米国西海岸のシリコンバレーにある世界屈指の名門校スタンフォード大学のビジネススクールで先月、ダナ・ホワイトが講演会を行った。IT業界やベンチャービジネスを中心に、ビジネス界に幅広くトップ人材を輩出している同学でのダナ・ホワイトの講演内容は、コアなファンにはすでにお馴染みの内容も多いものの、経営学の学生向けに、経営哲学的な内容への踏み込みも見られた。今回はその講演内容から一部をサマリーして紹介してみたい。
Q あなたは2001年に、赤字会社だったズッファを200万ドルで買収しました。

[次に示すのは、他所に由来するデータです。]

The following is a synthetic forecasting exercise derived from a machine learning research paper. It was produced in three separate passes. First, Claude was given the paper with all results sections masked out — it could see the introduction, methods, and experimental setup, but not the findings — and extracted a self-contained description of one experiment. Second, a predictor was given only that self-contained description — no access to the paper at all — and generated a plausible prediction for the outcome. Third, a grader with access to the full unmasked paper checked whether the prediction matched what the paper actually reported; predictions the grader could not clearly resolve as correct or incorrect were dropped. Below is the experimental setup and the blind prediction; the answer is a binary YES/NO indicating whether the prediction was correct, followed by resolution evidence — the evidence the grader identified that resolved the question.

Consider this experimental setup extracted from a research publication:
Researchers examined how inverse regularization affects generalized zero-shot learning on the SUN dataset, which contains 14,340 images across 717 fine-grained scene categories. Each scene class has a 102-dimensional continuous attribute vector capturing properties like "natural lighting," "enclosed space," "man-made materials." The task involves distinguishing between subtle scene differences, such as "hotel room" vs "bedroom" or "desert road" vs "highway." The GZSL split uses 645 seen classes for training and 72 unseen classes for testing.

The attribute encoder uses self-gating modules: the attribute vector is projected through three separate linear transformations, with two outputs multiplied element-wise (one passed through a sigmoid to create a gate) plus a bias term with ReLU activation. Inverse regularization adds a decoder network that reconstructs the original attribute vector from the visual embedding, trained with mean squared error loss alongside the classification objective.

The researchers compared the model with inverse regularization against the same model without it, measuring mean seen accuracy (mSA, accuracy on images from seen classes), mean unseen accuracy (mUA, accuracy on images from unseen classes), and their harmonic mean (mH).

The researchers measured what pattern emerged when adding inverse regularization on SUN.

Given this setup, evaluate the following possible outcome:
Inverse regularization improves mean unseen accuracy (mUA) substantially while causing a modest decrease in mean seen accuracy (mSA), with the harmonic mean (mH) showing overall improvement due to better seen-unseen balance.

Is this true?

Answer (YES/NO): YES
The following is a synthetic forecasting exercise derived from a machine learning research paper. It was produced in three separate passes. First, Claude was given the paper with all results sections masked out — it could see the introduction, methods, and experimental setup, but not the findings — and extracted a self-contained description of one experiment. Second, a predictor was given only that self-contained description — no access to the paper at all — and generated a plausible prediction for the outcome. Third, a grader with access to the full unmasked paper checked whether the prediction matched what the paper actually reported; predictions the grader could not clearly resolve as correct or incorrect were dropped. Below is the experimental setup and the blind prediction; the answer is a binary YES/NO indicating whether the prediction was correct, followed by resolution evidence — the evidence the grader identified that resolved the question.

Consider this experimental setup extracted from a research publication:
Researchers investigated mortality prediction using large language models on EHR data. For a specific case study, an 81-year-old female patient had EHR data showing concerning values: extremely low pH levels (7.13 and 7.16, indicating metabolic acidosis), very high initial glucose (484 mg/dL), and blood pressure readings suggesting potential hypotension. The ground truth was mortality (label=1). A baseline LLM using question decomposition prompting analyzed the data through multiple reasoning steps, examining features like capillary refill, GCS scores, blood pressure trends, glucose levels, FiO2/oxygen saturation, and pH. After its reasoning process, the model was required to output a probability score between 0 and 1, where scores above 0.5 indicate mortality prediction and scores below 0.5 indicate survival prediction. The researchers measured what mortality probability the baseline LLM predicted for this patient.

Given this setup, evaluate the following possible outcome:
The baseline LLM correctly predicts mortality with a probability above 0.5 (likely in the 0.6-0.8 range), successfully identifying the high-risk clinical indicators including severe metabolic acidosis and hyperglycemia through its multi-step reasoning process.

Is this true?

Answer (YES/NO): NO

当時、どんな勝算があったのですか。
当時私は、チャック・リデルやティト・オーティスといった選手のマネージャーとして、ズッファの旧オーナーとやりとりがあり、ズッファが倒産寸前だという情報を耳にした。そこで私とフェルティータ兄弟とで、ズッファを買収することにしたんだ。その頃私たちは柔術の練習をしていて、その関係で多くの総合格闘家と交流があったんだが、彼らはみな、頭が良くてすばらしい人たちだった。みなさんもチャック・リデルのことは知っているだろう?あんなに怖い顔をして、モヒカン刈り、漢字のタトゥーを入れている。みるからに荒くれたアルティメット・ファイターだ。でも彼は、カリフォルニア州立理工大学を会計学専攻で卒業している。こういうきちんとした人たちをちゃんと売り出せば、きっとうまくいくと思ったんだ。
もう1つの勝算は、当時はさんざんクレイジーだと言われたが、この競技は世界中で受け入れられはずだと信じていたんだ。たとえばNFLはアメリカでは大人気だ。普段見ていない人でも、スーパーボールくらいは見るだろう。ところがインドに行くと、フットボールはまったく知られていなくて、クリケット人気が絶大だ。あるいは、サッカーは世界中で大人気だが、アメリカでは今ひとつだ。そういう例は枚挙に暇がない。人気スポーツは国によって違うんだ。ただ、格闘技だけはどの国にいっても愛される。国籍も言語も肌の色も関係ない。モハメド・アリ、マイク・タイソン、ブルース・リーの名前はだれでも知っている。70年代に亡くなった中国人のことを、この部屋の全員が知っているんだぞ。格闘技は人間のDNAに組み込まれている。だれでも見れば理解できる。だれもが強い男には魅了されるんだ。